• [Directions] In how many lines of the records below does the word "photograph" appear? Reply with the number alone.

— START OF The records —

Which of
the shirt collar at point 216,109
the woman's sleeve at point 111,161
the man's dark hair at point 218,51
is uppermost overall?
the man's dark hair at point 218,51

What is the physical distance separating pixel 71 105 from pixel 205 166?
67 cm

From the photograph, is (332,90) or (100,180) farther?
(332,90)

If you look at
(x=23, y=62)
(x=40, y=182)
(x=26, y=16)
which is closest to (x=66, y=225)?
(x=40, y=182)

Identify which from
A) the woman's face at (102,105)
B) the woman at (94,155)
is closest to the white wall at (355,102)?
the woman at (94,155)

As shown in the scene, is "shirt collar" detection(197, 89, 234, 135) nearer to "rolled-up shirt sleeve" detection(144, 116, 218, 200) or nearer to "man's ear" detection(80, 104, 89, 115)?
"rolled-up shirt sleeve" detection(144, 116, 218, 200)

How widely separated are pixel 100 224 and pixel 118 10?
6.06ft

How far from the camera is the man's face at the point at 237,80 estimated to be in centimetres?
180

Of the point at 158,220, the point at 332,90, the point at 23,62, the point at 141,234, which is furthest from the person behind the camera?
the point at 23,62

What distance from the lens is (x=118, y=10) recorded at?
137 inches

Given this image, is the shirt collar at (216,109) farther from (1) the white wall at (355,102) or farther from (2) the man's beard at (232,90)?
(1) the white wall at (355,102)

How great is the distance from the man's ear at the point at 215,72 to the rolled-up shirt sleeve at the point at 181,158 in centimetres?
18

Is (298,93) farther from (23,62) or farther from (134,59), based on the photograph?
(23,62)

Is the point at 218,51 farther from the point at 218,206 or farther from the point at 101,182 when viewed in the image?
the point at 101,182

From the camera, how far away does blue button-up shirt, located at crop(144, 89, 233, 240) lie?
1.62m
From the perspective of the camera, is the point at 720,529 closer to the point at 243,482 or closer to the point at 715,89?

— END OF The records —
— START OF The records —

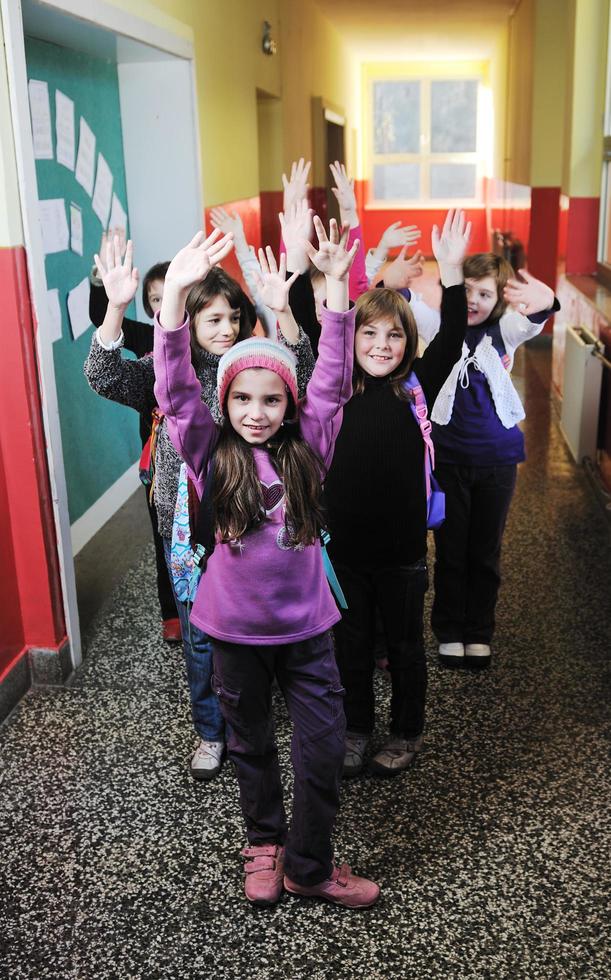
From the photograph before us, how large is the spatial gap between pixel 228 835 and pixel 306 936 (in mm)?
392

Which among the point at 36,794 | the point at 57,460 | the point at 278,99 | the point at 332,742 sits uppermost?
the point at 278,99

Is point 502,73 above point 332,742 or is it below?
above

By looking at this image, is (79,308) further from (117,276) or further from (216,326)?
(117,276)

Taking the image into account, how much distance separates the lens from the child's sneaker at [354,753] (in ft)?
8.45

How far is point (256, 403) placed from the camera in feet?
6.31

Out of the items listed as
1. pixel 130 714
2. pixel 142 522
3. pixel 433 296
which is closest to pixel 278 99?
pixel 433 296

— END OF The records —
— START OF The records —

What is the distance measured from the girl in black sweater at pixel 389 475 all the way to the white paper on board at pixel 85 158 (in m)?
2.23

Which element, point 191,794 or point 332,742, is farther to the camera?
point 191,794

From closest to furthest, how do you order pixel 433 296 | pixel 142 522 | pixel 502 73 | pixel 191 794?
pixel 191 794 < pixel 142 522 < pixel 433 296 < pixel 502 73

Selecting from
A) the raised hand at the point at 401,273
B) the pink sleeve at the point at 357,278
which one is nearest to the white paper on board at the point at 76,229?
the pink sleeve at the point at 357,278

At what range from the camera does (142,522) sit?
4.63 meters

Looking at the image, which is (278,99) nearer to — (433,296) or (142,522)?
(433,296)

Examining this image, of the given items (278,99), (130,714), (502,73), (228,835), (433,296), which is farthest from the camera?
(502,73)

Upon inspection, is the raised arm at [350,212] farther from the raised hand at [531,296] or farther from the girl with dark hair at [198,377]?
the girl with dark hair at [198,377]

— END OF The records —

• [Finished exercise] 3